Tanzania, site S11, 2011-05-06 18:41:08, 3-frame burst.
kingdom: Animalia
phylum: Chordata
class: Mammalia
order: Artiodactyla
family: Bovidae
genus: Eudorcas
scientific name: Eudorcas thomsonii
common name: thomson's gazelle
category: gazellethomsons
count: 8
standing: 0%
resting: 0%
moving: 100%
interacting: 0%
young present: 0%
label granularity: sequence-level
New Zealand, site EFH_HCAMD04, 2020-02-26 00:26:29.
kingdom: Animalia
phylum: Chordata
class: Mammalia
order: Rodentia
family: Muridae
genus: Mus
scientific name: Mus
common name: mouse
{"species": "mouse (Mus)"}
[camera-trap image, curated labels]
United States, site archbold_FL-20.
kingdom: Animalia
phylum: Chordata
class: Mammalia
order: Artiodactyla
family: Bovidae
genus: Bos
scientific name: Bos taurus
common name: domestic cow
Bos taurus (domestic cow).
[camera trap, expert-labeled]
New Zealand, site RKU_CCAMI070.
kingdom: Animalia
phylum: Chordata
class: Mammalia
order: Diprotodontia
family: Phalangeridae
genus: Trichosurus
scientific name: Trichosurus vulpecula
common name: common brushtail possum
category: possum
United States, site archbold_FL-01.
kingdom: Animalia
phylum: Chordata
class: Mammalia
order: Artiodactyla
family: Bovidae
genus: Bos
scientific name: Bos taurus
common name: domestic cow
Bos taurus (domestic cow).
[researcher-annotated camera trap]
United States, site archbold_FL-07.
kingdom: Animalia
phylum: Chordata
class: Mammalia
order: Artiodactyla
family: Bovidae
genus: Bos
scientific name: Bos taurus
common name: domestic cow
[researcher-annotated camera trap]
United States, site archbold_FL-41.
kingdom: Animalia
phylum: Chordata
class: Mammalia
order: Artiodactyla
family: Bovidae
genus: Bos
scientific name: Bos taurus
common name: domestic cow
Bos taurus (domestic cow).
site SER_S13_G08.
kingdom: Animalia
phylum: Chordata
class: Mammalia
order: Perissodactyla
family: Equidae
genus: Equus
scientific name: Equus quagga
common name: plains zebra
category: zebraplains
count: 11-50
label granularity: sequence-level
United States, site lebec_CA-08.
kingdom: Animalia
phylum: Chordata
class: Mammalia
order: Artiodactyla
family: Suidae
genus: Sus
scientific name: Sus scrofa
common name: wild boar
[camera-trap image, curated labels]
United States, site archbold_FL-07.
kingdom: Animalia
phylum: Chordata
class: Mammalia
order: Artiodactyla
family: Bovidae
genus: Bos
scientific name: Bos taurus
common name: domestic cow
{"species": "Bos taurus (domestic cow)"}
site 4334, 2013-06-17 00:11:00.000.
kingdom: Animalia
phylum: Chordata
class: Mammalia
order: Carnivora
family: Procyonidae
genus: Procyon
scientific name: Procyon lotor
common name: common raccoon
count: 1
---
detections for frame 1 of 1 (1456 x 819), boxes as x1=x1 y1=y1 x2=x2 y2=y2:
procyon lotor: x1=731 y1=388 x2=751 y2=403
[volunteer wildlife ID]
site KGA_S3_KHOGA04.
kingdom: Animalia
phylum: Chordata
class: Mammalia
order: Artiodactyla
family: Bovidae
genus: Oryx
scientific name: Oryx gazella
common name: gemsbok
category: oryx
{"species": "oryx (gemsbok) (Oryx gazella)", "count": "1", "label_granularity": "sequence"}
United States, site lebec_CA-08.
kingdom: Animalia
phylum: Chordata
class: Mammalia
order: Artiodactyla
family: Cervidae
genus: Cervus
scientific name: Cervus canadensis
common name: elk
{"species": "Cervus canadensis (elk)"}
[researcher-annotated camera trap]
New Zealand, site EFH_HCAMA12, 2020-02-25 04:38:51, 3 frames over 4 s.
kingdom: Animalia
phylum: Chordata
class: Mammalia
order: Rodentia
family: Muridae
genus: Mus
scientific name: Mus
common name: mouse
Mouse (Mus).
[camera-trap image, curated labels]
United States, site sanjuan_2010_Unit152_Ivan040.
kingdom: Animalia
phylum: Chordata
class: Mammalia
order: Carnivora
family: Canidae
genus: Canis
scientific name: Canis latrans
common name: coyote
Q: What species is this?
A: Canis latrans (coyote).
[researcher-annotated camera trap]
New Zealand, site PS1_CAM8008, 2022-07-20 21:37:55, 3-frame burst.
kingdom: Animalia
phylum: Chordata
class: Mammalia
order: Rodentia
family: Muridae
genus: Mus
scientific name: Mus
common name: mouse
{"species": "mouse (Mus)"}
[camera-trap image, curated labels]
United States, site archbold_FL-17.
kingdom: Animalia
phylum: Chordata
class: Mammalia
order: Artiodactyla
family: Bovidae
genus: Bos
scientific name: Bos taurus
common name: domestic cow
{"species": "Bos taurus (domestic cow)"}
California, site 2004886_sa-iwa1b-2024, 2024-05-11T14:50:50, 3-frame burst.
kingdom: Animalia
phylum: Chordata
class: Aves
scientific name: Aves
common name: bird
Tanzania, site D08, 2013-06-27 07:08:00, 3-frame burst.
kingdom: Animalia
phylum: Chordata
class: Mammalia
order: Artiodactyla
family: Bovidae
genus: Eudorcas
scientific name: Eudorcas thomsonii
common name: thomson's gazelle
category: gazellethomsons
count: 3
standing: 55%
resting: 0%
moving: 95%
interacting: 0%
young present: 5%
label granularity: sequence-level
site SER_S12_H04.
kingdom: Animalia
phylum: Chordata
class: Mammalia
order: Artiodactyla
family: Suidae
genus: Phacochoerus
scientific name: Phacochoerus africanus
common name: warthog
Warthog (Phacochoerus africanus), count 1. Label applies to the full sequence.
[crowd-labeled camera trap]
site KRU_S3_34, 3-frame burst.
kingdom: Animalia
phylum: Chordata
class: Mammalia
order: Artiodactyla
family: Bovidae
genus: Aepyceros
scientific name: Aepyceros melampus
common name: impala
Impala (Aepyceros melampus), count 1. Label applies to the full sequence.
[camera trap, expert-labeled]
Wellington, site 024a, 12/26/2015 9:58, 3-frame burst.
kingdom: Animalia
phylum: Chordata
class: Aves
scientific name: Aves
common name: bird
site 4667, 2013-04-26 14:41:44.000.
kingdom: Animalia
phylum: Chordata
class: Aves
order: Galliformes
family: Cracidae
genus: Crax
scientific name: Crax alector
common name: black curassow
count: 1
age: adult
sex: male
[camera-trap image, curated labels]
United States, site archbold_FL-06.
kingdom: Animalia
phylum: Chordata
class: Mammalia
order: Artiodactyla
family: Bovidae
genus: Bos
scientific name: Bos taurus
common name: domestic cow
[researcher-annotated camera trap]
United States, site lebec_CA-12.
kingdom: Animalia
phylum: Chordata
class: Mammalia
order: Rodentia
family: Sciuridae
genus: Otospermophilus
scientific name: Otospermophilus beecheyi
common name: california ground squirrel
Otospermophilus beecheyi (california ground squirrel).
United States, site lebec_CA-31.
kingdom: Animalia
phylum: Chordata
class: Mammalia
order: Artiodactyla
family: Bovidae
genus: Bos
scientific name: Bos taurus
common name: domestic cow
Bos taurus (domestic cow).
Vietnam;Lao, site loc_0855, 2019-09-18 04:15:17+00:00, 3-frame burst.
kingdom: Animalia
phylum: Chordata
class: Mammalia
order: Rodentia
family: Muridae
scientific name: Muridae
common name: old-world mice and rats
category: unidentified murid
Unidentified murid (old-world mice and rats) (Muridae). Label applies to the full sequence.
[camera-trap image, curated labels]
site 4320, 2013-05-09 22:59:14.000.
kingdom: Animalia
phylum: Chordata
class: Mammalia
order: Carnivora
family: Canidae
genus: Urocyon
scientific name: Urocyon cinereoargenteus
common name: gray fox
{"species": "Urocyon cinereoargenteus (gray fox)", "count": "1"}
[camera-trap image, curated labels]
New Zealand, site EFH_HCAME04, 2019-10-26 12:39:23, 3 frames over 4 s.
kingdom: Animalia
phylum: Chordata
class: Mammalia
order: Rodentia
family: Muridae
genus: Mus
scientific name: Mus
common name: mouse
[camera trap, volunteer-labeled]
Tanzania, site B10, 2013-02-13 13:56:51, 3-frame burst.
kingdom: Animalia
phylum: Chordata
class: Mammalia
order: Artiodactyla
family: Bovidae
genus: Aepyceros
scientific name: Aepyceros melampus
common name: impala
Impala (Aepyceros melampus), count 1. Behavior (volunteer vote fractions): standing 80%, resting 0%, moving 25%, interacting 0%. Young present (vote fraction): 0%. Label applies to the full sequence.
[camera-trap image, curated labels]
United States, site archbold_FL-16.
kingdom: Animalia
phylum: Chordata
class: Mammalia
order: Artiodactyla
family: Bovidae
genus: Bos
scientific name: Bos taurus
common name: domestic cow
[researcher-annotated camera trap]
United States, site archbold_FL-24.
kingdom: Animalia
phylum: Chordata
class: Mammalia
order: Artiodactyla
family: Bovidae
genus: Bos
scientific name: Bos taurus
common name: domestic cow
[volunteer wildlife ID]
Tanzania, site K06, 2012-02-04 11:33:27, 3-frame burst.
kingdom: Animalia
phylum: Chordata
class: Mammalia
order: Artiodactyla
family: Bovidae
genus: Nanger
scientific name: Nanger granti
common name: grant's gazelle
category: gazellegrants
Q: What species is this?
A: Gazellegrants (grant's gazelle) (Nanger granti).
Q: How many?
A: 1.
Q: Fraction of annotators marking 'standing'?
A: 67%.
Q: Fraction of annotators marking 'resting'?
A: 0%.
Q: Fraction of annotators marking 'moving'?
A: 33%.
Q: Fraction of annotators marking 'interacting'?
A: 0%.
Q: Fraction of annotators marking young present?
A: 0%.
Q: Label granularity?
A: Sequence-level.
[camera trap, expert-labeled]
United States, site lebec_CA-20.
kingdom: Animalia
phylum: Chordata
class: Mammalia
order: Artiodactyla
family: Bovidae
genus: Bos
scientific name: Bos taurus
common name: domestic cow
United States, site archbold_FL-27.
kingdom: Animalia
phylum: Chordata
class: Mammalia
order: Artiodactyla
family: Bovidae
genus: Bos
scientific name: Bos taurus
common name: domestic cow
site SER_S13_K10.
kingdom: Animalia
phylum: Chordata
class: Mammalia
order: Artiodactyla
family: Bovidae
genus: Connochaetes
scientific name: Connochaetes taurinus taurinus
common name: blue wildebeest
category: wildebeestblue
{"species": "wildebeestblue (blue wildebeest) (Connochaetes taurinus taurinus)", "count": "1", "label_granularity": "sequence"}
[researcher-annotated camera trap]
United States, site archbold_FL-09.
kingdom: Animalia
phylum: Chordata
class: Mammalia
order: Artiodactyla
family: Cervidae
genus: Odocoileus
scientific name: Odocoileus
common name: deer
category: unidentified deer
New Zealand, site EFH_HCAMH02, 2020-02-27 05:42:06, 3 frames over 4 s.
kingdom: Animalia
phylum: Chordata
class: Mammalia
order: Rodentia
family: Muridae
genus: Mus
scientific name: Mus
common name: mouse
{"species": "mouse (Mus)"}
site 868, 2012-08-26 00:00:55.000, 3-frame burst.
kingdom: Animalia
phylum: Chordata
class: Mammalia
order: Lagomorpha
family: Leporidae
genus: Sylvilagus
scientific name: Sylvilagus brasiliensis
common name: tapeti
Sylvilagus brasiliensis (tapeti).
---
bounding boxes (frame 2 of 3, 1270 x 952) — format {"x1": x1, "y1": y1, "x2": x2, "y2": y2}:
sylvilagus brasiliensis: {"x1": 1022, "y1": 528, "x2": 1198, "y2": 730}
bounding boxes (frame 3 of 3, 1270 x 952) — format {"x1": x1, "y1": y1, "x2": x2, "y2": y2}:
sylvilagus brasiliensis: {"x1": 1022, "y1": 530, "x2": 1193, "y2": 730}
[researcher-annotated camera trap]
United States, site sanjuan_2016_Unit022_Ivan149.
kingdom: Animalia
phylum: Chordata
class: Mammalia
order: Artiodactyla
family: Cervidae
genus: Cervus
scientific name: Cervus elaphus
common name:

What to do: Your reply should be an exact copy of every line from the line with "bounding boxes (frame 2" through the final line of the data, and nothing more.

Solution to this exercise:
bounding boxes (frame 2 of 3, 1270 x 952) — format {"x1": x1, "y1": y1, "x2": x2, "y2": y2}:
sylvilagus brasiliensis: {"x1": 1022, "y1": 528, "x2": 1198, "y2": 730}
bounding boxes (frame 3 of 3, 1270 x 952) — format {"x1": x1, "y1": y1, "x2": x2, "y2": y2}:
sylvilagus brasiliensis: {"x1": 1022, "y1": 530, "x2": 1193, "y2": 730}
[researcher-annotated camera trap]
United States, site sanjuan_2016_Unit022_Ivan149.
kingdom: Animalia
phylum: Chordata
class: Mammalia
order: Artiodactyla
family: Cervidae
genus: Cervus
scientific name: Cervus elaphus
common name:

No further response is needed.